Pour l'instant, la méthode et la stratégie de Renault dans cette affaire suscitent, en effet, plus de questions qu'elles n'apportent de réponse. Et plusieurs anciens du renseignement intérieur soulignent les incohérences du dossier : pourquoi avoir recruté trois « espions » au sein d'une même entreprise ? « On multiplie les occasions de se faire découvrir », explique l'un deux. De plus, « la personnalité même des salariés recrutés dans cette affaire ne correspond pas au profil habituel, leur niveau hiérarchique est trop élevé et on voit rarement parmi les espions des personnes qui ont consacré toute leur carrière à leur entreprise ». Pourquoi, également, avoir recruté un dirigeant et son adjoint, alors que ces derniers, a priori, ont accès aux mêmes informations ?

Autre question : pourquoi Renault, dont l'Etat est actionnaire, n'a pas averti dès les premiers soupçons la DCRI ? Selon une source, les membres de la sûreté de Renault avaient eux-mêmes demandé un délai supplémentaire pour vérifier quelques éléments et piéger les éventuels coupables.
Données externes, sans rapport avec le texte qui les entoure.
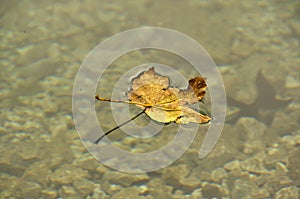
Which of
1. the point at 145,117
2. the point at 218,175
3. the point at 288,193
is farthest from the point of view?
the point at 145,117

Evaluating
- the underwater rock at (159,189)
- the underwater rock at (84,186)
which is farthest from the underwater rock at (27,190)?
the underwater rock at (159,189)

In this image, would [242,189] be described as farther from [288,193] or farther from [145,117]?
[145,117]

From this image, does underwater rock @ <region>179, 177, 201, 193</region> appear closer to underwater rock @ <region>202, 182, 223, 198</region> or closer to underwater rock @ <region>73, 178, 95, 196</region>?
underwater rock @ <region>202, 182, 223, 198</region>

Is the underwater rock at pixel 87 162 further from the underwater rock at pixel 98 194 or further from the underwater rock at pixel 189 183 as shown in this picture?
the underwater rock at pixel 189 183

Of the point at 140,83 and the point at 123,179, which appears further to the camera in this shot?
the point at 140,83

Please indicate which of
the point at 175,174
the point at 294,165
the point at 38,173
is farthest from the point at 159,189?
the point at 294,165

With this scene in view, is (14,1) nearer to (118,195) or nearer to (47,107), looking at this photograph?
(47,107)

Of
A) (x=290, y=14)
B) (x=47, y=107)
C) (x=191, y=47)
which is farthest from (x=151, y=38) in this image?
(x=290, y=14)
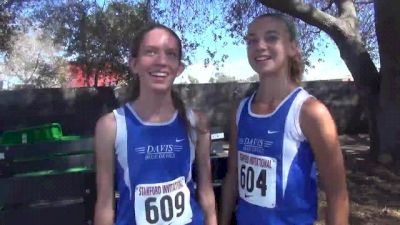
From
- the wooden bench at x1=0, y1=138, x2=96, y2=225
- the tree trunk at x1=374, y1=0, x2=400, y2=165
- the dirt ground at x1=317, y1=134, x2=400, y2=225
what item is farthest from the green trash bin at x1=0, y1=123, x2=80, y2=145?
the tree trunk at x1=374, y1=0, x2=400, y2=165

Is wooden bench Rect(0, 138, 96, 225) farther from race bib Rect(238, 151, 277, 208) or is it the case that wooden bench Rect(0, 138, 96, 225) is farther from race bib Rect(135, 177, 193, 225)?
race bib Rect(238, 151, 277, 208)

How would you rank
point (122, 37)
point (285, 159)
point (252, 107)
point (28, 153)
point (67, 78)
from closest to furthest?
point (285, 159), point (252, 107), point (28, 153), point (122, 37), point (67, 78)

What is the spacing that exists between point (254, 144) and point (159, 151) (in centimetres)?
42

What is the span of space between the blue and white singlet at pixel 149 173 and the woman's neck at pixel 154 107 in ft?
0.10

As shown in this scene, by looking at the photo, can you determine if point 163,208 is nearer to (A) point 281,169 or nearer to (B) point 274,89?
(A) point 281,169

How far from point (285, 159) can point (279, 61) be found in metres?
0.44

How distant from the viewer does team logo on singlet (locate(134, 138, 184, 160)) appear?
92.4 inches

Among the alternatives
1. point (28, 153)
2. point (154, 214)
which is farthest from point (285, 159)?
point (28, 153)

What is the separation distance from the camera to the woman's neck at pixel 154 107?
2424 millimetres

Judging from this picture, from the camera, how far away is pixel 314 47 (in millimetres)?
17047

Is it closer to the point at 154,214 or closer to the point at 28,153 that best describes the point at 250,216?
the point at 154,214

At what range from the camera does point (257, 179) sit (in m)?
2.43

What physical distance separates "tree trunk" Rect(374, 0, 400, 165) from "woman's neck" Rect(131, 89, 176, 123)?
271 inches

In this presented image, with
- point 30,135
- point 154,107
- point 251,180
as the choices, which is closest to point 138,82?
point 154,107
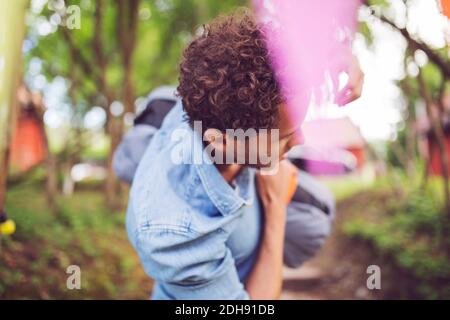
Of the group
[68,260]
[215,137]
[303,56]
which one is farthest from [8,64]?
[68,260]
Et comment Renault a-t-il obtenu ses preuves, tout en garantissant, par ailleurs, « avoir respecté le droit du travail », c'est-à-dire, sans écoute illégale, ni incursion dans la vie privée de ses salariés ? « Parfois, on peut avoir de la chance », commente, laconique, une personne proche du dossier. Mais, alors, pourquoi n'avoir informé le comité d'éthique que trois jours après la mise à pied des salariés, soit le 6 janvier ?
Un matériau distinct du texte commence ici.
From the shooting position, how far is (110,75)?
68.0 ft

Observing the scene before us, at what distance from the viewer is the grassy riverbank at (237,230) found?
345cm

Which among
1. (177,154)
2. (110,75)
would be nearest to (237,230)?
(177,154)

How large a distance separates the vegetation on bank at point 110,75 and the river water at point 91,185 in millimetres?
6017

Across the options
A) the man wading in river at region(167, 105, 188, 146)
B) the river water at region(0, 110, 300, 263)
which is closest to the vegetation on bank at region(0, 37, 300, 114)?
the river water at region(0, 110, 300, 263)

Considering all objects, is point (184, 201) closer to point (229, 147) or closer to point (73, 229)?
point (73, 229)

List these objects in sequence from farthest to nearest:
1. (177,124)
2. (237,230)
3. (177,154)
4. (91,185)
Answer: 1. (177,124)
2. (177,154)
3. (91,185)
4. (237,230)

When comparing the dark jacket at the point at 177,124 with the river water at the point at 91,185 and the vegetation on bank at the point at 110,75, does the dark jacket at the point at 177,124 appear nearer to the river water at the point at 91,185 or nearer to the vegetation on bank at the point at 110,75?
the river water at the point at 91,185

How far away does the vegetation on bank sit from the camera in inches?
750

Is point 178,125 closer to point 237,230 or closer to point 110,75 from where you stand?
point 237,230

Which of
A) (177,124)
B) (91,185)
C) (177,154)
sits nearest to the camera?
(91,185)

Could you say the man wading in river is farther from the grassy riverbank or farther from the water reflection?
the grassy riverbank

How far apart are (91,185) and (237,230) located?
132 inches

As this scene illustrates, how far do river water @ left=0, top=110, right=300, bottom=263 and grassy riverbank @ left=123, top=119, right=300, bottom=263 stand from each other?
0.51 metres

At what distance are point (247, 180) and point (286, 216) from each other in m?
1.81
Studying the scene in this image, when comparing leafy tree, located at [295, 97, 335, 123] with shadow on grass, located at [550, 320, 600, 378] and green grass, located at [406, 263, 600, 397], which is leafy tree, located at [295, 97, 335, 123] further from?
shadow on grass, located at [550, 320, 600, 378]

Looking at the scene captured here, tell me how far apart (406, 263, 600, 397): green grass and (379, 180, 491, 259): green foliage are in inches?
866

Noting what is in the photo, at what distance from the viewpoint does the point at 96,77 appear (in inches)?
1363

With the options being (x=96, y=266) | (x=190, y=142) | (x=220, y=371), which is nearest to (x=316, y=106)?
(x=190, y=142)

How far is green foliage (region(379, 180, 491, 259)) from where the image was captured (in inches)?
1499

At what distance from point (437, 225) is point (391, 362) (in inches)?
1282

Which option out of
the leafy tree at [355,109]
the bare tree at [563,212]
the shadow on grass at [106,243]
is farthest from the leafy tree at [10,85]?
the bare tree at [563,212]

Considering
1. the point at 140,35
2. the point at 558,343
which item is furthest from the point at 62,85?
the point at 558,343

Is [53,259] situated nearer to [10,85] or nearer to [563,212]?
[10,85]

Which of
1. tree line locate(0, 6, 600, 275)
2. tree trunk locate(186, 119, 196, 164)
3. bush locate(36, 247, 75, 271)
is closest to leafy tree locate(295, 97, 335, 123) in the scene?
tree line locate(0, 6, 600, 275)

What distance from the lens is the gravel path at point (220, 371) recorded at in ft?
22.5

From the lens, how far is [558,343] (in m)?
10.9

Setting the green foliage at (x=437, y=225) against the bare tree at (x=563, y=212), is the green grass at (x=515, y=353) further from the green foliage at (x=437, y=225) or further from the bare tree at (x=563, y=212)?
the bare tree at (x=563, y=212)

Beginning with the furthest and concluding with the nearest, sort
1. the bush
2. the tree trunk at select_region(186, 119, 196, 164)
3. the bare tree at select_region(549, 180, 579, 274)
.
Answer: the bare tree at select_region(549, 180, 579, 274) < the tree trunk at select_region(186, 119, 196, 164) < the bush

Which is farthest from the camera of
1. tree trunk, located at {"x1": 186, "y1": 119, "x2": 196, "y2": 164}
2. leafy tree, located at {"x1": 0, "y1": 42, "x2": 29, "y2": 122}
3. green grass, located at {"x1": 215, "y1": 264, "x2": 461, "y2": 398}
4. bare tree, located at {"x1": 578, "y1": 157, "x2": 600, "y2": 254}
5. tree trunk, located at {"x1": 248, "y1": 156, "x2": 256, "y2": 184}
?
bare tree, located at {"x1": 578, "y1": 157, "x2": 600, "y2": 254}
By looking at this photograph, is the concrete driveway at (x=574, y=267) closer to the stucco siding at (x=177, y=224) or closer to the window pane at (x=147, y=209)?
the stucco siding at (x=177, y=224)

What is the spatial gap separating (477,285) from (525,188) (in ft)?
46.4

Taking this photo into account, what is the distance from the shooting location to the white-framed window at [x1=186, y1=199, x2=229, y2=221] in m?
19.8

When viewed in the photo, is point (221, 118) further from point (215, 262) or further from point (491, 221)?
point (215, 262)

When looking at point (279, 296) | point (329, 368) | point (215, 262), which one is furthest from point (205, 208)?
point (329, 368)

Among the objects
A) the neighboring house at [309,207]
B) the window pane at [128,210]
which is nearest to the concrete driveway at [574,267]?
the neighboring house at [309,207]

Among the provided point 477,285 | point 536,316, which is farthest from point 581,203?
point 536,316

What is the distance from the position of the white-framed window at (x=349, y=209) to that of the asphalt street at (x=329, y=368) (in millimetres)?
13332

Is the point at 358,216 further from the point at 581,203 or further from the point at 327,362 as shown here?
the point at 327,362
En interne, l'implication de ces trois collègues a suscité l'étonnement général. Le silence de Renault inquiète et les cadres se demandent si, parce qu'ils ont parlé avec tel fournisseur ou tel partenaire lors d'un Salon, ils ne vont pas être, eux aussi, soupçonnés d'espionnage. D'autant plus que Michel Balthazard est « extrêmement respecté chez Renault pour son parcours », affirme un ancien cadre. Matthieu Tenenbaum est perçu comme un « jeune talent », à qui on a confié l'un des projets d'avenir de Renault. Bertrand Rochette affirme, quant à lui, que sa fonction est « tournée vers l'intérieur de l'entreprise » et qu'il n'a « jamais de contact avec des fournisseurs extérieurs ».

La théorie du complot

L'affaire est « un complot », « une machination », « une entreprise de déstabilisation vis-à-vis de Renault », à en croire les accusés. Mais pourquoi l'un d'eux se serait-il alors précipité, dès sa mise à pied, chez de grands avocats pénalistes de la place parisienne, s'il n'avait aucune idée des éléments dont pourrait disposer Renault ? Sauf à prendre des risques démesurés, il paraît inconcevable que l'entreprise ait monté de toutes pièces une histoire aussi rocambolesque. « Les éléments qui nous ont conduits à agir sont d'une extrême gravité », insiste-t-on chez le constructeur.

Maintenant, c'est à la justice de mener ses investigations. La DCRI a été saisie par le parquet de Paris, qui a ouvert une enquête préliminaire après la plainte de Renault. Aucun juge d'instruction n'est saisi, les mis en cause n'ont donc, pour l'instant, aucun moyen d'avoir accès au dossier et aux preuves de Renault. Il va falloir attendre. Mais, en ne confiant que tardivement la plainte à la DCRI, Renault a singulièrement compliqué le travail des enquêteurs : « Maintenant, si les salariés ont quelque chose à se reprocher, ils vont être très prudents. Ce sera difficile de les piéger », confie l'un deux. Cela laisse du temps à Matthieu Tenenbaum, à Bertrand Rochette et à Michel Balthazard de lancer la contre-offensive judiciaire. Tous trois ont déjà saisi les prud'hommes et attaquent pour « dénonciation calomnieuse » ou « diffamation non publique ».